Passage shown »
%%

3

In the example of defining a custom hash function on page 114 of Nim in Action, the !$ operator is used to "finalize the computed hash".

import tables, hashes
type
  Dog = object
    name: string

proc hash(x: Dog): Hash = 
  result = x.name.hash
  result = !$result

var dogOwners = initTable[Dog, string]()
dogOwners[Dog(name: "Charlie")] = "John"

And in the paragraph below:

The !$ operator finalizes the computed hash, which is necessary when writing a custom hash procedure. The use of the $! operator ensures that the computed hash is unique.

I am having trouble understanding this. What does it mean to "finalize" something? And what does it mean to ensure that something is unique in this context?

Imran
  • 12,950
  • 8
  • 64
  • 79

1 Answers1

5

Your questions might become answered if instead of reading the single description of the !$ operator you take a look at the beginning of the hashes module documentation. As you can see there, primitive data types have a hash() proc which returns their own hash. But if you have a complex object with many variables, you might want to create a single hash for the object itself, and how do you do that? Without going into hash theory, and treating hashes like black boxes, you need to use two kind of procs to produce a valid hash: the addition/concatenation operator and the finalization operator. So you end up using !& to keep adding (or mixing) individual hashes into a temporal value, and then use !$ to finalize that temporal value into a final hash. The Nim in Action example might have been easier to understand if the Dog object had more than a single variable, thus requiring the use of both operators:

import tables, hashes, sequtils
type
  Dog = object
    name: string
    age: int

proc hash(x: Dog): Hash =
  result = x.name.hash !& x.age.hash
  result = !$result

var dogOwners = initTable[Dog, string]()
dogOwners[Dog(name: "Charlie", age: 2)] = "John"

%%

Stated exercise » Write the next part of the thread about Nim's !$ hash-finalizing operator, starting after its last line of code. The material has no connection to the Nim hashing thread.

Data listing »
%%

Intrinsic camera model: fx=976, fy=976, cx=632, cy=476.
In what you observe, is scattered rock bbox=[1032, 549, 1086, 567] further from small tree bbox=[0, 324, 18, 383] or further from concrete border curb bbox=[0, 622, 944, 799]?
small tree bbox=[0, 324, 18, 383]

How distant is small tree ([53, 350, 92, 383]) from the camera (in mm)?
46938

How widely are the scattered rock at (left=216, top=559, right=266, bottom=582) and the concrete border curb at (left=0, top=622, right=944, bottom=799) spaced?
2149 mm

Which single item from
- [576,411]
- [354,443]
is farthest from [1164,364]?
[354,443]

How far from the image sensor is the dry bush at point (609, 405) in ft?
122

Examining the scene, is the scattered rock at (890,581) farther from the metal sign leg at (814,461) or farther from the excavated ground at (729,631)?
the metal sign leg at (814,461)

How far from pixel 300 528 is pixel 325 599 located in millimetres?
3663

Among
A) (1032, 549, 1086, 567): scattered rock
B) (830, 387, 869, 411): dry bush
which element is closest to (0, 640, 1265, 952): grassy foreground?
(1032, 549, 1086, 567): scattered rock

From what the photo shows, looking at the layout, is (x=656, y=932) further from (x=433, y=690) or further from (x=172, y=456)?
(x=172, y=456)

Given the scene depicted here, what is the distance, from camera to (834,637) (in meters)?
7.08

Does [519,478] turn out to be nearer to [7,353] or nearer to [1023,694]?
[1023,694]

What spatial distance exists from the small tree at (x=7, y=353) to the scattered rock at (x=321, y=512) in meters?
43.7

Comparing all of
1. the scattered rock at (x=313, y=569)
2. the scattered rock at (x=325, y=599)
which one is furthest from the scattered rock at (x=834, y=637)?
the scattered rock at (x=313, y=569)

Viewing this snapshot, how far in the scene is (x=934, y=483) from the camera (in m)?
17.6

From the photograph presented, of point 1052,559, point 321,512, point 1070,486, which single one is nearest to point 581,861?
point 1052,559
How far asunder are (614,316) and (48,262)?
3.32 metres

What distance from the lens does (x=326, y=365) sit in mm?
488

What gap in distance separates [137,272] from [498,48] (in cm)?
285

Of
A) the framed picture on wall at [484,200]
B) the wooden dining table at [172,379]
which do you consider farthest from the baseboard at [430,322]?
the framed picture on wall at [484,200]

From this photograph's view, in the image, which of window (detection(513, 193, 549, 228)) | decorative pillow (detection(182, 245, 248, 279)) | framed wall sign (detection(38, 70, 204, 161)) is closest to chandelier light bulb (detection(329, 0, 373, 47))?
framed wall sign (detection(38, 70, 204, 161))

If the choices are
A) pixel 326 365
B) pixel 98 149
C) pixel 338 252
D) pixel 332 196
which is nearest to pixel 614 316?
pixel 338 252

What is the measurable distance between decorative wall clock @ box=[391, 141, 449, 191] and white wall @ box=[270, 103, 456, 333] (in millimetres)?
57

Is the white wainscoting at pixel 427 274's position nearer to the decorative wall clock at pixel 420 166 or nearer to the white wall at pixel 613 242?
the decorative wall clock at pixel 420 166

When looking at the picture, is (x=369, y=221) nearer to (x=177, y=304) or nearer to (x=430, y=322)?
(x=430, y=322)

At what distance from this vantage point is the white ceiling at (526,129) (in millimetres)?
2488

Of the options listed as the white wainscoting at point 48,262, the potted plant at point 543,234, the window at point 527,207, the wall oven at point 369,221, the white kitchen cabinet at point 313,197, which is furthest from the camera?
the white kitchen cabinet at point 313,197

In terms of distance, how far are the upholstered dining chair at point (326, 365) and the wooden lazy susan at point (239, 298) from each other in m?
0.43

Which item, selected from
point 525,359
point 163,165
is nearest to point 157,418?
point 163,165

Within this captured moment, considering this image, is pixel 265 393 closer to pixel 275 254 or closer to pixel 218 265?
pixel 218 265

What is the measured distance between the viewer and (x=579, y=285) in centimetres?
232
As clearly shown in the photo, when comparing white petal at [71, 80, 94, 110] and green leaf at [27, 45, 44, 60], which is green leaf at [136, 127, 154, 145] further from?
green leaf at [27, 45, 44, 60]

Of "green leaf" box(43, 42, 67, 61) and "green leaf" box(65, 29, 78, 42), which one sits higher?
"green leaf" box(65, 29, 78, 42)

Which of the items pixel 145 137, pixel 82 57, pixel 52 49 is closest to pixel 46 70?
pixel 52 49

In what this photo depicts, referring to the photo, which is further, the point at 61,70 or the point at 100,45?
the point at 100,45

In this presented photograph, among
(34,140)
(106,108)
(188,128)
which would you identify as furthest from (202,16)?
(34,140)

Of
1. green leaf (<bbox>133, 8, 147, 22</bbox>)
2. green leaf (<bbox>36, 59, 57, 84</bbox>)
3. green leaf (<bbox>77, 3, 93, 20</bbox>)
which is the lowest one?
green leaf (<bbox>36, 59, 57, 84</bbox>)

%%

Right answer »
dogOwners[Dog(name: "Charlie", age: 5)] = "Martha"
echo toSeq(dogOwners.keys)
for key, value in dogOwners:
  echo "Key ", key.hash, " for ", key, " points at ", value

As for why are hash values temporarily concatenated and then finalized, that depends much on which algorithms have the Nim developers chosen to use for hashing. You can see from the source code that hash concatenation and finalization is mostly bit shifting. Unfortunately the source code doesn't explain or point at any other reference to understand why is that done and why this specific hashing algorithm was selected compared to others. You could try asking the Nim forums for that, and maybe improve the documentation/source code with your findings.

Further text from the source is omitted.